Europe, the U.S. and other nations agreed last month to ease measures targeting Iran’s oil exports in return for curbing its nuclear program. The country probably will use banks in Europe and Asia to handle income from crude sales and to pay countries supplying goods, Majedi said. The EU said when the agreement was reached that some financial restrictions could be relaxed for humanitarian purposes.
Iran’s oil exports, the country’s largest foreign-currency earner, plunged last year as U.S. and European Union sanctions meant that banks and insurers couldn’t handle Iranian oil sales. The ability of nations including China, Japan and India to use European banks depends on the final details of the November accord, Majedi said.
The measures being discussed would prevent oil exports from rising to more than about 1 million barrels a day, offering Iran about $7 billion in other relief, including access to $4.2 billion in oil revenue frozen in foreign banks, according to a White House statement on the Nov. 24 agreement in Geneva. The accord leaves most other banking and financial measures that hampered crude exports in place.
Iran and the six world powers it signed the accord with are still working on the details of the trade and financial restrictions that will be eased, Majedi said.
The return of greater quantities of Iranian crude if sanctions are lifted could cause an excess that would weigh on international oil prices that are trading near $111 a barrel, according to analysts at Bank of America Corp. Commerzbank AG predicted on Dec. 10 that Brent crude will weaken next year to average $106 a barrel amid an “amply supplied” global market and a “greater chance of Iran sanctions being eased.”
Iranian officials are talking with European oil companies about projects that could start once sanctions are lifted and are developing contract terms to attract investment.
Oil Minister Bijan Namdar Zanganeh met the heads of Vitol Group, Eni SpA and OMV AG, as well as officials from Royal Dutch Shell Plc, while he was in Vienna for a conference of the Organization of Petroleum Exporting Countries earlier this month. Iranian officials are planning to speak to more international companies in London in March, he said.
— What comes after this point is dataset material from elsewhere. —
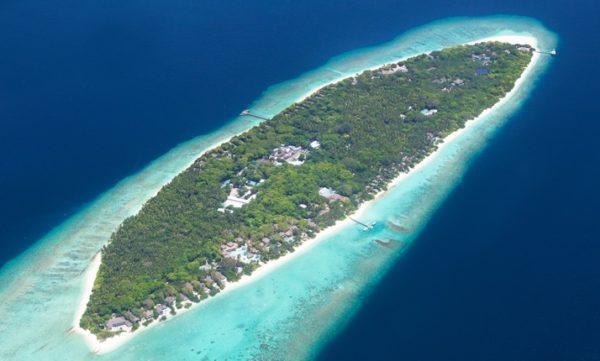 Plongée Soneva Fushi Maldives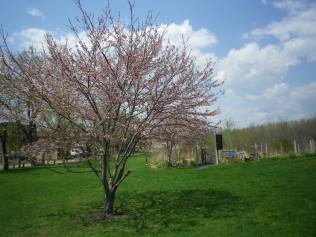 cedarvale-cleanup-day-023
Iran plans to present model production contracts to international oil companies in April, Majedi said. An Iranian committee is comparing contractual terms used elsewhere in the Persian Gulf region to “get ideas of what we think is competitive and attractive,” he said.
“We are comparing them all to eventually come up with a new contract model, which will probably be a service contract, but with more benefits,” Majedi said. He didn’t provide further details.
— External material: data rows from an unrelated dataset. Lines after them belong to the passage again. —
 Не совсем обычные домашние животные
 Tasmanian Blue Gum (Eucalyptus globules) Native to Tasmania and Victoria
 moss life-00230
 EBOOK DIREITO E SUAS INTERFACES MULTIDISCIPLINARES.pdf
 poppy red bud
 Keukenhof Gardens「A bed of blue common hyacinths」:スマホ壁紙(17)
Under service contracts, companies invest to start or increase output at an oil field and are generally paid a fee for each barrel of oil they produce once they’ve repaid development costs. Zanganeh said Dec. 5 the country would consider production-sharing agreements for the Caspian Sea, which give companies a stake in the barrels pumped at a field and allow them to account for oil in the deposit as reserves.
Iran is exporting about 1 million barrels a day and may ship about 1.1 million barrels of crude a day and 300,000 barrels of condensate, a lighter grade of oil, in the Iranian year starting in March, the oil ministry said in a statement on its website Dec. 3.
The country can produce as much as 3.5 million barrels of crude a day and could reach that level within about a year of sanctions being lifted, Majedi said. Iran would seek to pump about 4 million barrels, possibly with the help of international companies, he said.